Learn R Programming

grepreaper (version 0.1.0)

grep_read: grep_read: Efficiently read and filter lines from one or more files using grep, returning a data.table.

Description

grep_read: Efficiently read and filter lines from one or more files using grep, returning a data.table.

Usage

grep_read(
  files = NULL,
  path = NULL,
  file_pattern = NULL,
  pattern = "",
  invert = FALSE,
  ignore_case = FALSE,
  fixed = FALSE,
  show_cmd = FALSE,
  recursive = FALSE,
  word_match = FALSE,
  show_line_numbers = FALSE,
  only_matching = FALSE,
  nrows = Inf,
  skip = 0,
  header = TRUE,
  col.names = NULL,
  include_filename = FALSE,
  show_progress = FALSE,
  ...
)

Value

A data.table with different structures based on the options:

  • Default: Data columns with original types preserved

  • show_line_numbers=TRUE: Additional 'line_number' column (integer) with source file line numbers

  • include_filename=TRUE: Additional 'source_file' column (character)

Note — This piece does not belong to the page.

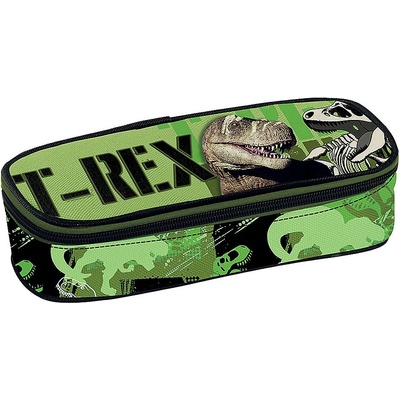 Graffiti Ученически квадратен несесер Graffiti T-Rex - С 1 цип (231343)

  • only_matching=TRUE: Single 'match' column with matched substrings

  • show_cmd=TRUE: Character string containing the grep command

Arguments

files

Character vector of file paths to read.

path

Optional. Directory path to search for files.

file_pattern

Optional. A pattern to filter filenames when using the path argument. Passed to list.files.

pattern

Pattern to search for within files (passed to grep).

invert

Logical; if TRUE, return non-matching lines.

ignore_case

Logical; if TRUE, perform case-insensitive matching (default: TRUE).

fixed

Logical; if TRUE, pattern is a fixed string, not a regular expression.

show_cmd

Logical; if TRUE, return the grep command string instead of executing it.

recursive

Logical; if TRUE, search recursively through directories.

word_match

Logical; if TRUE, match only whole words.

show_line_numbers

Logical; if TRUE, include line numbers from source files. Headers are automatically removed and lines renumbered.

only_matching

Logical; if TRUE, return only the matching part of the lines.

nrows

Integer; maximum number of rows to read.

skip

Integer; number of rows to skip.

header

Logical; if TRUE, treat first row as header. Note that using FALSE means that the first row will be included as a row of data in the reading process.

col.names

Character vector of column names.

include_filename

Logical; if TRUE, include source filename as a column.

show_progress

Logical; if TRUE, show progress indicators.

...

Additional arguments passed to fread.